One of the challenges of implementing such algorithms on GPUs is the fact that they do not provide important I/O abstractions that have long been established in CPU context, like memory mapped files, which shield programmers from the complexity of buffer and I/O device management. However, implementing these abstractions on GPUs poses a problem: the limited GPU virtual memory hardware does not support page faults and lacks the ability to modify memory mappings for a running GPU kernel.
In this work, we implement ActivePointers, a software address translation layer that introduces native support for page faults and virtual address space management to GPU programs.
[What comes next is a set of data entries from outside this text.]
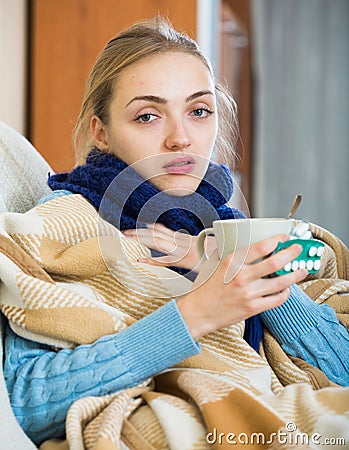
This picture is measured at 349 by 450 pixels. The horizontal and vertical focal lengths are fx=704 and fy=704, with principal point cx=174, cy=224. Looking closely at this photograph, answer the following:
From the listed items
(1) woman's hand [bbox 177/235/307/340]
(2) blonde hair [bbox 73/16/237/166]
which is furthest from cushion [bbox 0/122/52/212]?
(1) woman's hand [bbox 177/235/307/340]

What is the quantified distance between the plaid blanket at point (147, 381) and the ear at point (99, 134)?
229 mm

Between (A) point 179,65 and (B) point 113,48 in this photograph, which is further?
(B) point 113,48

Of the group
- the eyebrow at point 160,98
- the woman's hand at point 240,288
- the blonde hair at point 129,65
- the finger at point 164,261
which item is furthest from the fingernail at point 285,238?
the blonde hair at point 129,65

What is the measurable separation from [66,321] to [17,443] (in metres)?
0.17

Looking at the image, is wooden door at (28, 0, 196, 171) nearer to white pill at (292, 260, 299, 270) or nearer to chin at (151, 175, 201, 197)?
chin at (151, 175, 201, 197)

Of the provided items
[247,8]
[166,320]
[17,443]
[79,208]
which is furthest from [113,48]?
[247,8]

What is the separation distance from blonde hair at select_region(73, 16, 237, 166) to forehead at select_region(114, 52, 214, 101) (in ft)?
0.06

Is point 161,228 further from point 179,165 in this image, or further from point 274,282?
point 274,282

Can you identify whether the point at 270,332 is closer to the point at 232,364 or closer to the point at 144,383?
the point at 232,364

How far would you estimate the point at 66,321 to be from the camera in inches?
37.4

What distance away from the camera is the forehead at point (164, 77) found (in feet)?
3.97

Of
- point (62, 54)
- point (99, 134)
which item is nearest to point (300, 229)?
point (99, 134)

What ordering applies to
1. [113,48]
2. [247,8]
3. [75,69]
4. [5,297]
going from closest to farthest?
[5,297] < [113,48] < [75,69] < [247,8]
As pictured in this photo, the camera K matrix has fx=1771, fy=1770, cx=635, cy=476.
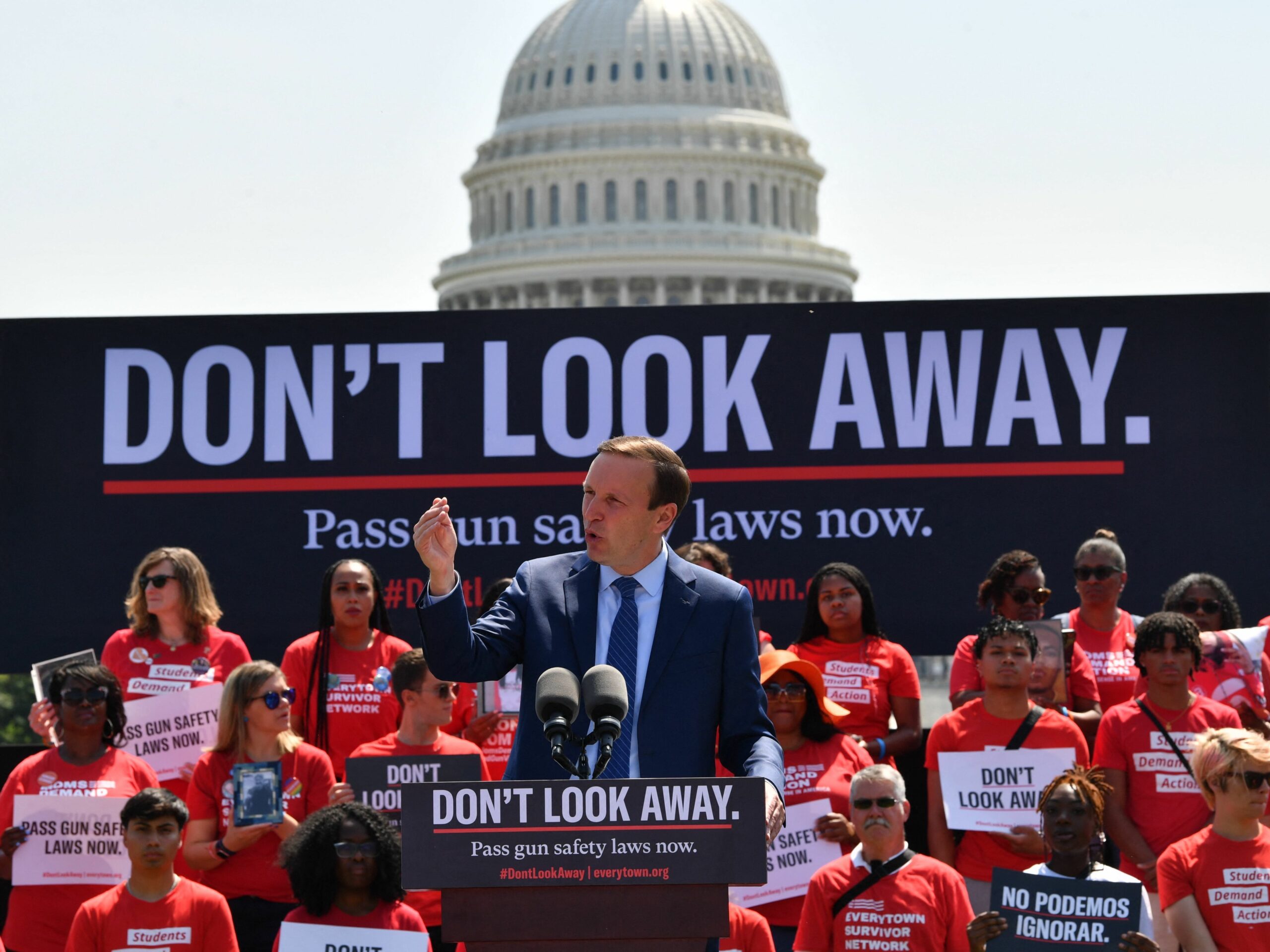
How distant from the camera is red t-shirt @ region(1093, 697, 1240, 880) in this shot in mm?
7812

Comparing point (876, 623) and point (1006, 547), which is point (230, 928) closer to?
point (876, 623)

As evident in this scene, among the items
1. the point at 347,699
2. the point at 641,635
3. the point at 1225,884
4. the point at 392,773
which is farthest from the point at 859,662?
the point at 641,635

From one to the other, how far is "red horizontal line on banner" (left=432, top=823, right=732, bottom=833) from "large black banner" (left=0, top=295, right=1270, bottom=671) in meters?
7.08

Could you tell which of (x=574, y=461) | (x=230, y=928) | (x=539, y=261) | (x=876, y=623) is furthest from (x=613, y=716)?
(x=539, y=261)

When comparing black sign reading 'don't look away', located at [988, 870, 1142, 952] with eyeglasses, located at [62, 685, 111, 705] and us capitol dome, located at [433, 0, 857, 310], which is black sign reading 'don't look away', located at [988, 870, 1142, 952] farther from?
us capitol dome, located at [433, 0, 857, 310]

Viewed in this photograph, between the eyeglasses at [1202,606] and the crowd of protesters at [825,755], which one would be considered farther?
the eyeglasses at [1202,606]

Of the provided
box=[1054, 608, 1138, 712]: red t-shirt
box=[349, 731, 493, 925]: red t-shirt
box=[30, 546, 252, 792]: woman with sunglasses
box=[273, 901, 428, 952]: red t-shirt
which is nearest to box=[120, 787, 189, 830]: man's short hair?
box=[273, 901, 428, 952]: red t-shirt

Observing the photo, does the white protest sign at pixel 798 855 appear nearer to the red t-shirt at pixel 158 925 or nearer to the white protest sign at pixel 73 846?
the red t-shirt at pixel 158 925

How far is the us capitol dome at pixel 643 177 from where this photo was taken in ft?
375

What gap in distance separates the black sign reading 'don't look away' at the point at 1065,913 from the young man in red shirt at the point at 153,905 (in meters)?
3.07

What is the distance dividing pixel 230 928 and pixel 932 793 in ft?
10.3

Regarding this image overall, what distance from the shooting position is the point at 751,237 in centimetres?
11525

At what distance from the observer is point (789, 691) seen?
25.7 ft

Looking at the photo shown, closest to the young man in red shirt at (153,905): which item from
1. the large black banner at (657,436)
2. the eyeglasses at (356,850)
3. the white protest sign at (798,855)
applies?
the eyeglasses at (356,850)
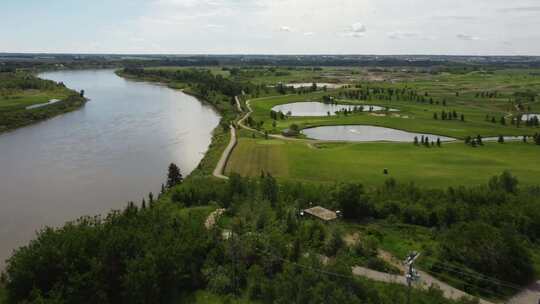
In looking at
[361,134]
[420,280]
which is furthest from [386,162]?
[420,280]

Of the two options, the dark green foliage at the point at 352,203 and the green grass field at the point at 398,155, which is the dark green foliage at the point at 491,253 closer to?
the dark green foliage at the point at 352,203

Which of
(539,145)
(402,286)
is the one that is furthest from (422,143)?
(402,286)

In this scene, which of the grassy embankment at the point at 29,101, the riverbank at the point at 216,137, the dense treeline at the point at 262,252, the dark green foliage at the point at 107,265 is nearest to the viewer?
the dense treeline at the point at 262,252

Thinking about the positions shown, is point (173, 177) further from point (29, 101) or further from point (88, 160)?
point (29, 101)

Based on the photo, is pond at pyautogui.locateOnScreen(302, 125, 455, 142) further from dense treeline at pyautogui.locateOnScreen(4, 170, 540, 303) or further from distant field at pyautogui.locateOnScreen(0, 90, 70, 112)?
distant field at pyautogui.locateOnScreen(0, 90, 70, 112)

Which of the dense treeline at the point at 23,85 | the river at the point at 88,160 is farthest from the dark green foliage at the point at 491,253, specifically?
the dense treeline at the point at 23,85

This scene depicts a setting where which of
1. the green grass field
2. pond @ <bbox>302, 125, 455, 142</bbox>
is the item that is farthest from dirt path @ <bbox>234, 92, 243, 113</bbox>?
pond @ <bbox>302, 125, 455, 142</bbox>
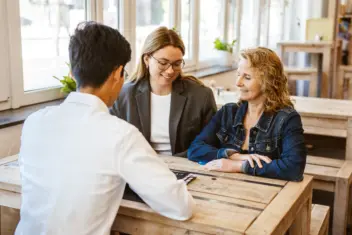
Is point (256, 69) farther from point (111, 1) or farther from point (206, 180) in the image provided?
point (111, 1)

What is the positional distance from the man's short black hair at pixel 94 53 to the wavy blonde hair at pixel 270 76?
0.79 metres

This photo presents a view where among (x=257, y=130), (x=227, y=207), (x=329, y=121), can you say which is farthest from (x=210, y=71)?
(x=227, y=207)

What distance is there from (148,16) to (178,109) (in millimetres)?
1845

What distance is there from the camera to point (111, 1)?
3.41m

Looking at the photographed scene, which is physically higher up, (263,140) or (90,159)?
(90,159)

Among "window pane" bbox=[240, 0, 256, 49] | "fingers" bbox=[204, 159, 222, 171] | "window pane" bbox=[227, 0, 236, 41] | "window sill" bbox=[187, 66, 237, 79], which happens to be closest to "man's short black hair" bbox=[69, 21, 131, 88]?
"fingers" bbox=[204, 159, 222, 171]

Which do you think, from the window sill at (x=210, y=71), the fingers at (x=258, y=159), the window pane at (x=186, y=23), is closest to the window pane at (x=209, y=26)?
the window sill at (x=210, y=71)

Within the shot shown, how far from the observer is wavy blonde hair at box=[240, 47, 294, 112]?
6.53 feet

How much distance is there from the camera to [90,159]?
4.25ft

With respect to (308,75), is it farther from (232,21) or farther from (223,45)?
(223,45)

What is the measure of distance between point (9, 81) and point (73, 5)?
72 centimetres

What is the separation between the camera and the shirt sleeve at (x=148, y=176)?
128 cm

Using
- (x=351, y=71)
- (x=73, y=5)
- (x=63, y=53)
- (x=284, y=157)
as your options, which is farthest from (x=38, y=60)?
(x=351, y=71)

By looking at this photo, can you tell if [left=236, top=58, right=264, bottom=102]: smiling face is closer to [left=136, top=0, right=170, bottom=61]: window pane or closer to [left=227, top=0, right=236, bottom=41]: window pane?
[left=136, top=0, right=170, bottom=61]: window pane
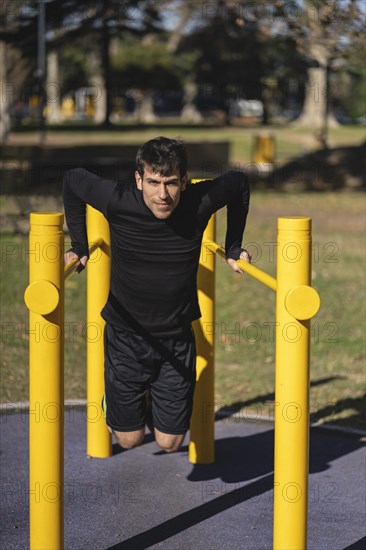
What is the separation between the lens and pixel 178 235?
4.27 m

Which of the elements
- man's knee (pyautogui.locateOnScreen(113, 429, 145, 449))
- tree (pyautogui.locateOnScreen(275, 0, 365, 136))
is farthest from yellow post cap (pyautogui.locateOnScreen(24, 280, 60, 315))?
tree (pyautogui.locateOnScreen(275, 0, 365, 136))

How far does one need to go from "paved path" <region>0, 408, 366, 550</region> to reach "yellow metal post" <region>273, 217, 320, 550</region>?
66 centimetres

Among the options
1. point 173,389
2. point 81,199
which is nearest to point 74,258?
point 81,199

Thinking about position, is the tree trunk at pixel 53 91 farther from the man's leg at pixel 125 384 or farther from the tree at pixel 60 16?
the man's leg at pixel 125 384

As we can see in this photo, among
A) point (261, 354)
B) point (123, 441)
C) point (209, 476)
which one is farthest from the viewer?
point (261, 354)

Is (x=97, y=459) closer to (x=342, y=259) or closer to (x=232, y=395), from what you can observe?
(x=232, y=395)

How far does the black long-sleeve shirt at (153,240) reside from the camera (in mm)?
4273

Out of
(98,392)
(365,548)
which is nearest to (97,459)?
(98,392)

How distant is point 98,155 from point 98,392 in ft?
68.7

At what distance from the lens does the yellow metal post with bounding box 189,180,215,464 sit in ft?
17.4

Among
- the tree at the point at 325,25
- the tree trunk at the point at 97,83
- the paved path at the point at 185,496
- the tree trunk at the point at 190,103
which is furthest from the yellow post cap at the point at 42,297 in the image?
the tree trunk at the point at 190,103

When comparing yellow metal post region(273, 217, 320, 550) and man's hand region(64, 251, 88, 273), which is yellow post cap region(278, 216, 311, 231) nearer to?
yellow metal post region(273, 217, 320, 550)

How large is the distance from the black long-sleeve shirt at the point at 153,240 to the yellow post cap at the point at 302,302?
0.76 metres

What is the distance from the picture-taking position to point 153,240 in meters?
4.27
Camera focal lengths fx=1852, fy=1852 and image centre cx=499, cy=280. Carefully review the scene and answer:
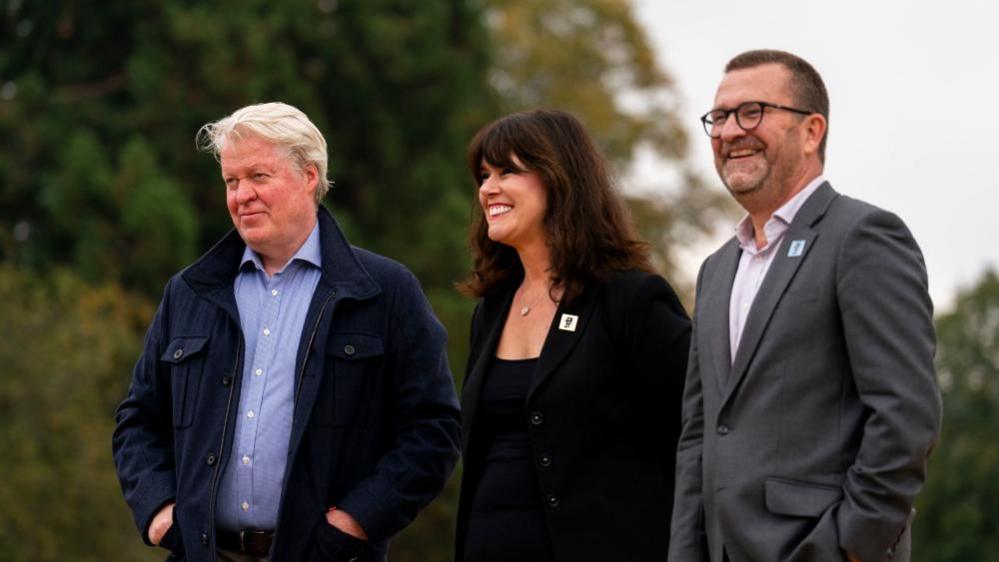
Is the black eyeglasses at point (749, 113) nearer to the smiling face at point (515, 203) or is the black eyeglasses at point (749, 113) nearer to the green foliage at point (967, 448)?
the smiling face at point (515, 203)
We integrate our system with the GPUfs paging system to provide a fully functional memory mapped files abstraction on commodity GPUs. To access a file mapped into GPU memory developers use active pointers, which behave like regular pointers, but under the hood, access the GPU page cache and trigger page faults handled on the GPU.
To make the implementation efficient, we design and evaluate a number of novel mechanisms, such as a translation cache in hardware registers and translation aggregation for deadlock-free page fault handling of threads in a single warp. In addition, we propose several modifications to the GPUfs paging system implementation which shows performance increase of 5.6X on average over the original GPUfs implementation for a real world application.
We extensively evaluate ActivePointers on commodity NVIDIA GPUs using microbenchmarks, and also implement a complex image processing application that constructs a photo collage from a subset of 10 million images stored in a 40GB file. The GPU implementation maps the whole file into GPU memory and accesses it via active pointers. The use of active pointers adds only up to 1% to the application’s runtime, while enabling the speedups of up to 3X over a combined CPU? implementation and 3.5X over 12-core CPU-only run.
In this work, we show the feasibility of a GPU-centric virtual memory management design with page fault handling and address space modification from GPU programs. We demonstrate both the system’s ease of use for the programmer and the low overhead for address translation. This low overhead is achieved thanks to (1) a co-design of a page cache and a translation mechanisms which enables safe caching of virtual-to-physical mappings in per-thread hardware registers, and (2) GPU inherent latency hiding capabilities which hide the translation overheads.